Start of Available records

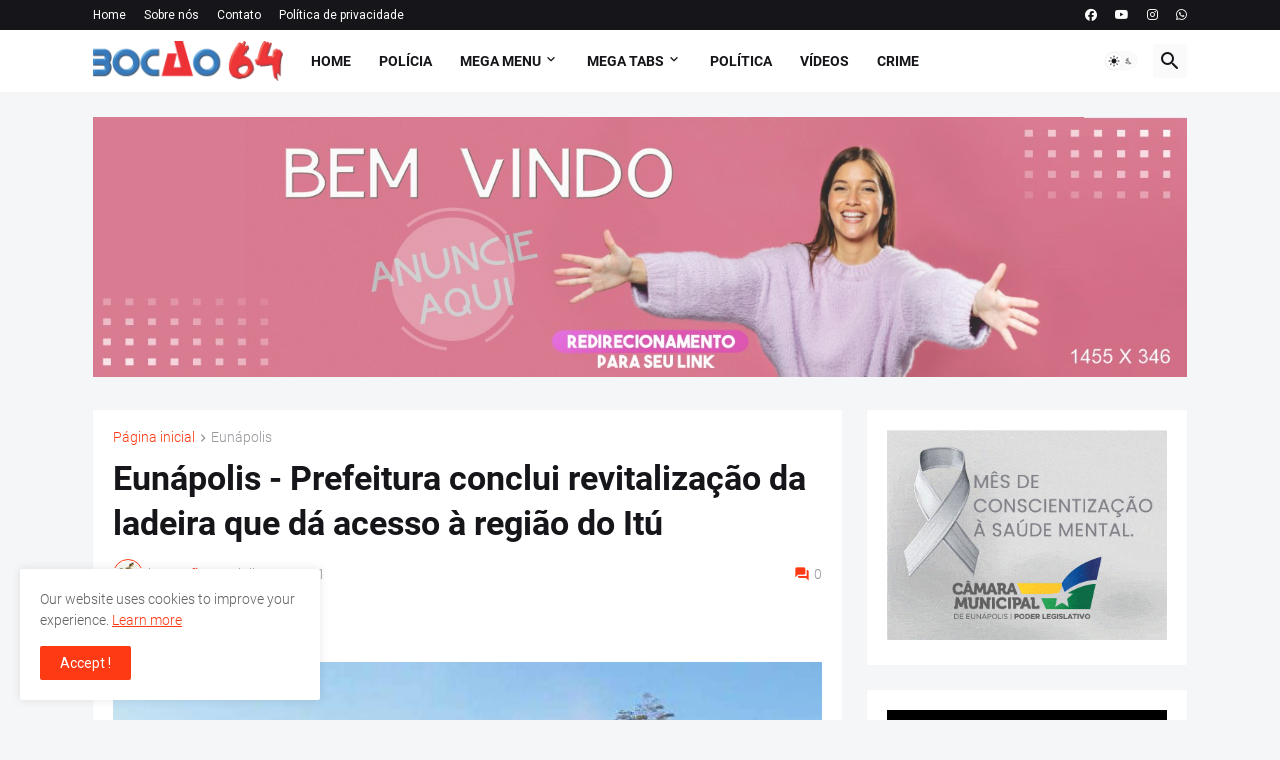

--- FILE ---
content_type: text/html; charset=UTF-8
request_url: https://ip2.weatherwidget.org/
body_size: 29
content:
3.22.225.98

End of Available records

What is required | What is needed is a verbatim copy of the entries, leaving out any pictures.

Reply |
--- FILE ---
content_type: text/html; charset=UTF-8
request_url: https://ip2.weatherwidget.org/
body_size: 29
content:
3.22.225.98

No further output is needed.